Further exploration and analysis of features to test how features correspond to death outcomes. Although the above diagram helps to visualize the relationship between features and results, it is more important to understand the mechanism by which XGBoost trains multiple decision trees. Therefore, during the exploration process, important features in the XGBoost model may not be significantly related to these outcome variables.
As shown in Figure 5, features such as "admission age" may indicate that older patients have a higher rate of death than younger patients, and another example of "vasopressor use time" characteristics may indicate the use of a booster drug. Patient mortality is high, but these deaths may also be due to their poor health.

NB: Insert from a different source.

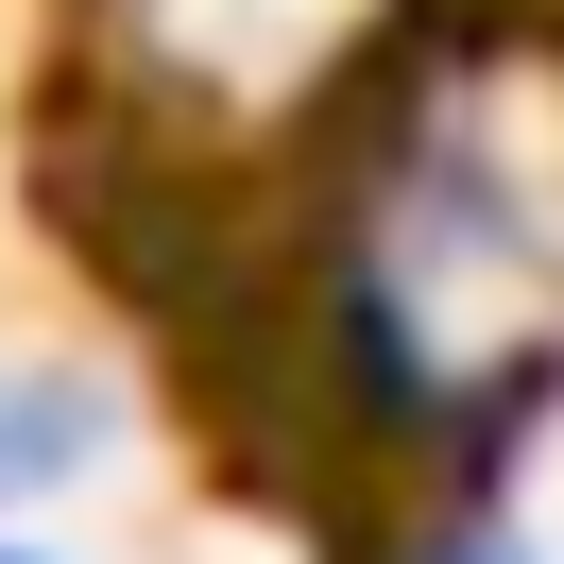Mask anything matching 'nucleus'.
<instances>
[{"label":"nucleus","mask_w":564,"mask_h":564,"mask_svg":"<svg viewBox=\"0 0 564 564\" xmlns=\"http://www.w3.org/2000/svg\"><path fill=\"white\" fill-rule=\"evenodd\" d=\"M0 564H52V547H0Z\"/></svg>","instance_id":"1"}]
</instances>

The decision tree rules of XGBoost output can help doctors learn more about how to develop treatment plans for patients. For example, due to the higher risk of death in elderly patients, the medical team can pay special attention to elderly patients, detect the duration of vasopressors taken, and minimize the number of shifts between patients to reduce the impact on susceptible patients. Wait.
Predicting all-cause mortality in patients with sepsis can guide health providers to proactively monitor and take preventive measures to improve patient survival. In this model, important features that are thought to be associated with death in patients with sepsis are selected, that is, machine learning models can help identify variables associated with sepsis death. Subsequent as the amount of data increases, some more key features will be added to improve the model. The method can also be applied to the prediction of other conditions, and it is hoped to produce a more operational model to improve the medical level.